The cellular organization of root epidermal cells is controlled intrinsic developmental programs. Genetic analysis implies that a set of cell speciation genes controls epidermal cell fate. Analyzing the plasticity of root hair patterning in response to environmental signals of mutants carrying lesions in various parts of the root hair developmental pathway, by withholding phosphate or iron from the nutrient medium, revealed that the divergence in root hair patterning is most pronounced among mutants harboring defects in genes that affect the first stages of differentiation, suggesting that nutritional signals are perceived at or downstream of the stage of epidermal cell specification. During elongation of the root hairs, no differences in the requirement of gene products between the growth types were obvious. A model for the genetic control of root hair development under control, -Fe, and –P conditions in the aging primary root and laterals of Arabidopsis is shown above.

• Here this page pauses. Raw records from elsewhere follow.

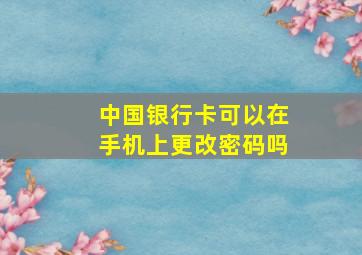 中国银行卡可以在手机上更改密码吗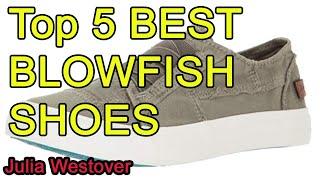 Top 5 BEST BLOWFISH SHOES 2021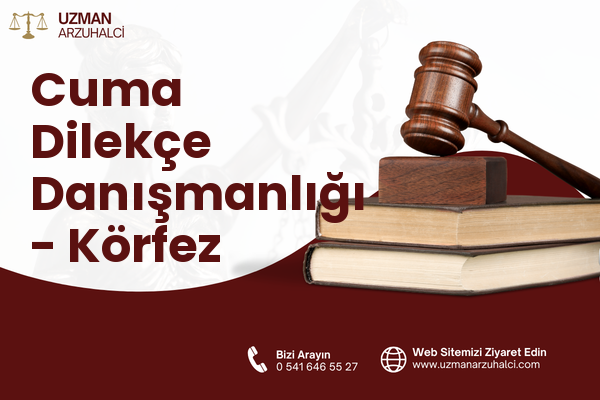 Cuma Dilekçe Danışmanlığı - Körfez
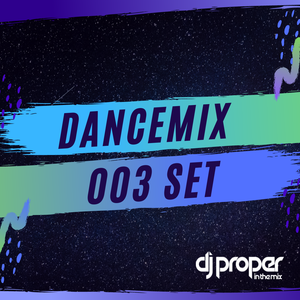 Dj Proper In The Mix - DanceMix 003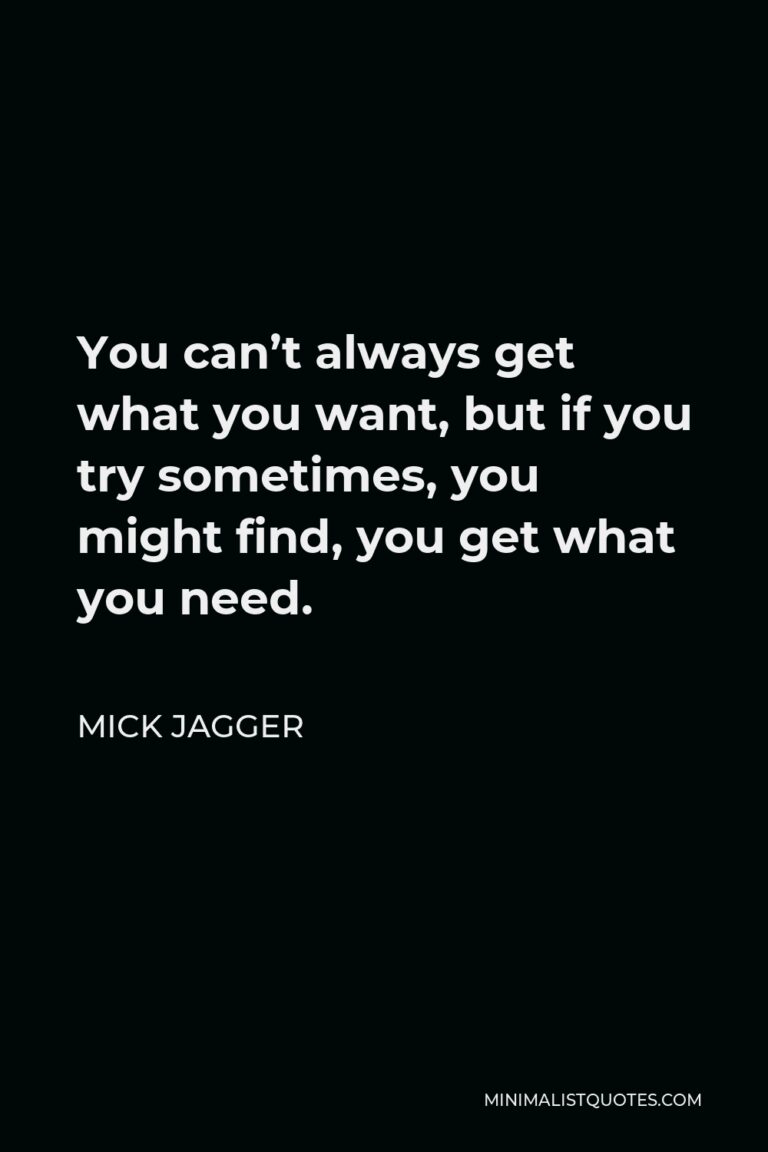 Mick Jagger Quote You Can T Always Get What You Want But If You Try Sometimes You Might Find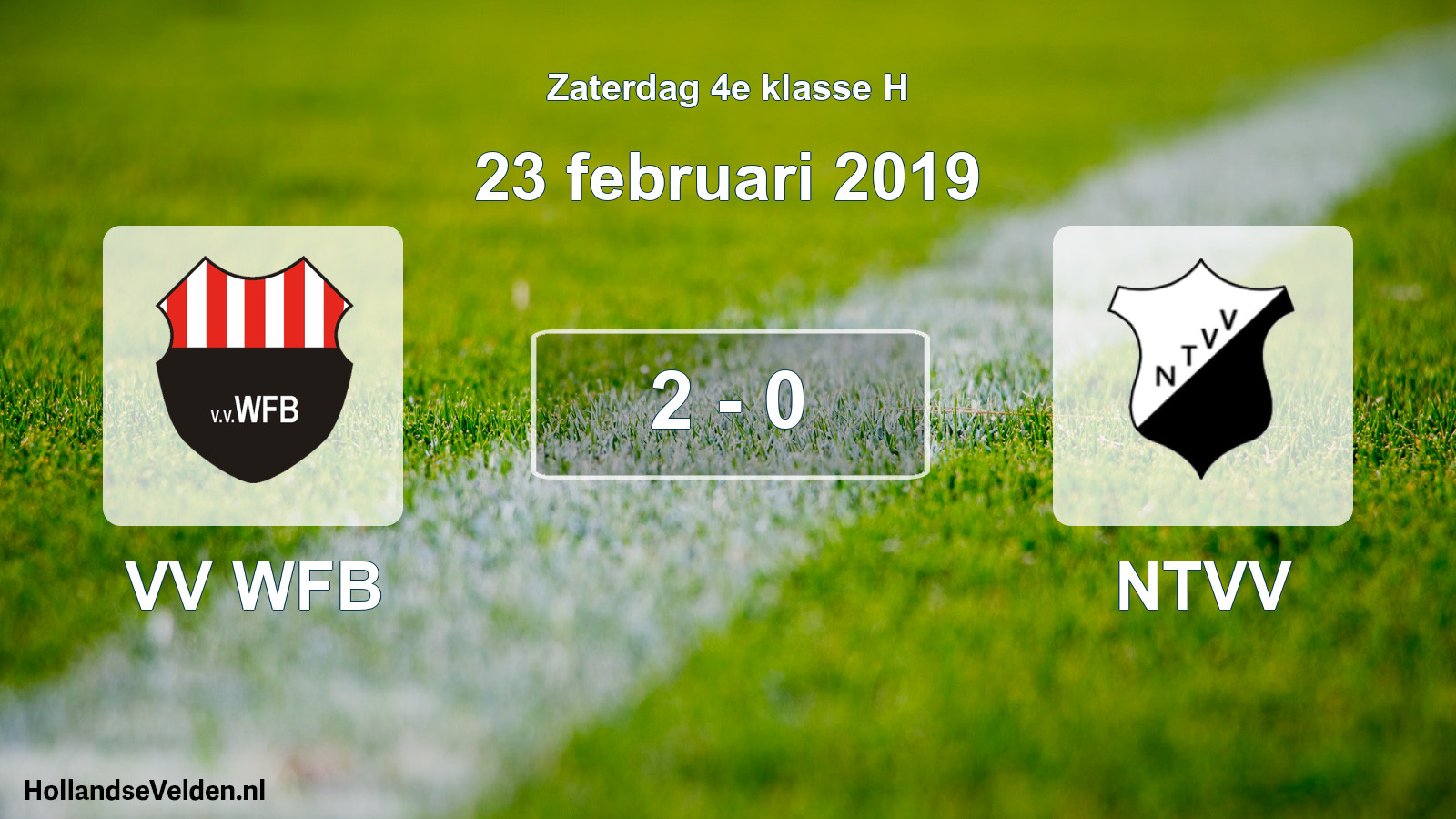 Total number of matches played: VV WFB - NTVV 2 - 0 (23 February 2019)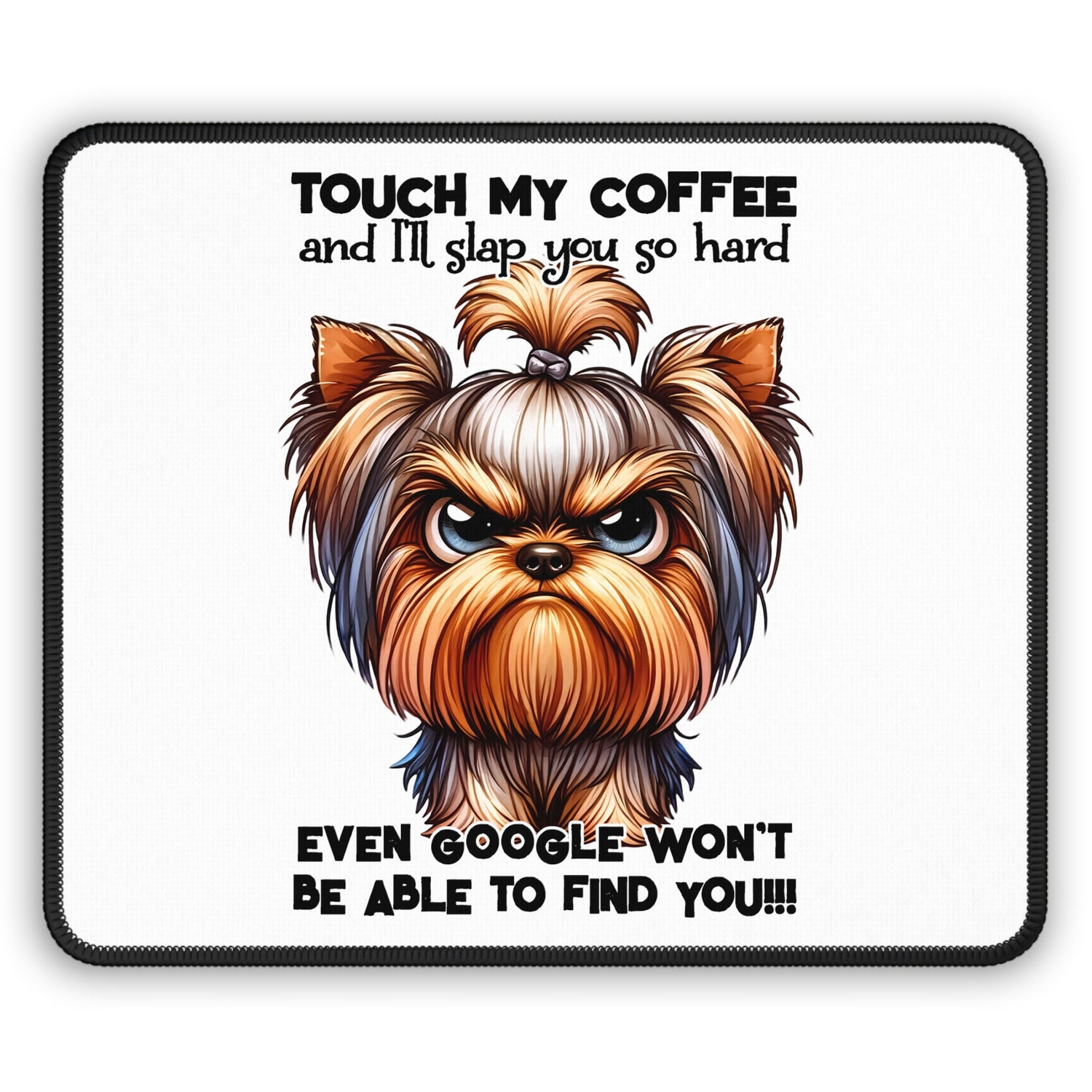 Pet Mouse Pads featuring angry cartoon Yorkie on white ergonomic pad with stitched edge and humorous warning text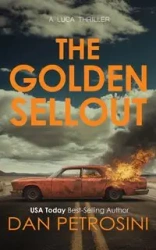 The Golden Sellout - Dan Petrosini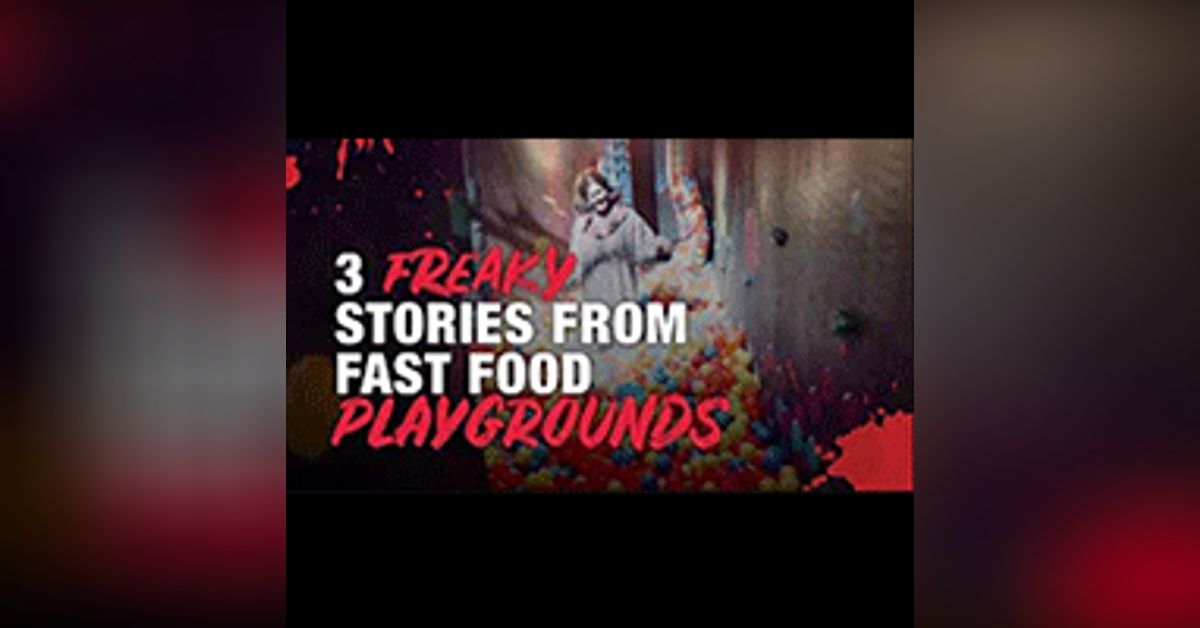 3 TRUE Freaky Stories From Fast Food Playgrounds | Freaky Attractions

Acting at a relatively late stage of cell differentiation, hormones are likely candidates to mediate changes in epidermal patterning in response to environmental stimuli. An involvement of auxin and ethylene in root epidermis cell development of Fe- and P-deficient plants was inferred from phenotypical analysis of hormone-related Arabidopsis mutants and from the application of substances that interfere with either synthesis, transport or perception of the hormones. The data suggest that, beside similar components, differences in the signaling pathways exist between Fe- and P-deficient plants. The induction of root hairs in response to P deficiency appears to be unaffected by mutations in the ethylene signaling cascade or ethylene antagonists, thus representing an alternative pathway for adapting epidermal cell patterning to the prevailing conditions. A model summarizing putative hormone pathways for alterations in root epidermal cell patterning induced by environmental stress is shown above.

Based on the data show above, a genetic screen was developed to identify mutants that are not able to produce root hairs under –P conditions, but display the wild-type phenotype when grown in the presence of P. Seedlings of the mutant line PERFECT (phosphate deficient root hair defective) form root hairs similar to the wild-type in the first for to five days after germination, suggesting that in this period the development is determined by intrinsic and positional information. Thereafter, the developmental program becomes sensitive to environmental cues, allowing for modulation of the stringent cell patterning of the primary root. PERFECT seedlings are also defective in trichome formation, indicating that the mutation has pleiotropic effects on plant development. Cloning of the genes involved in the –P signaling pathway is in progress.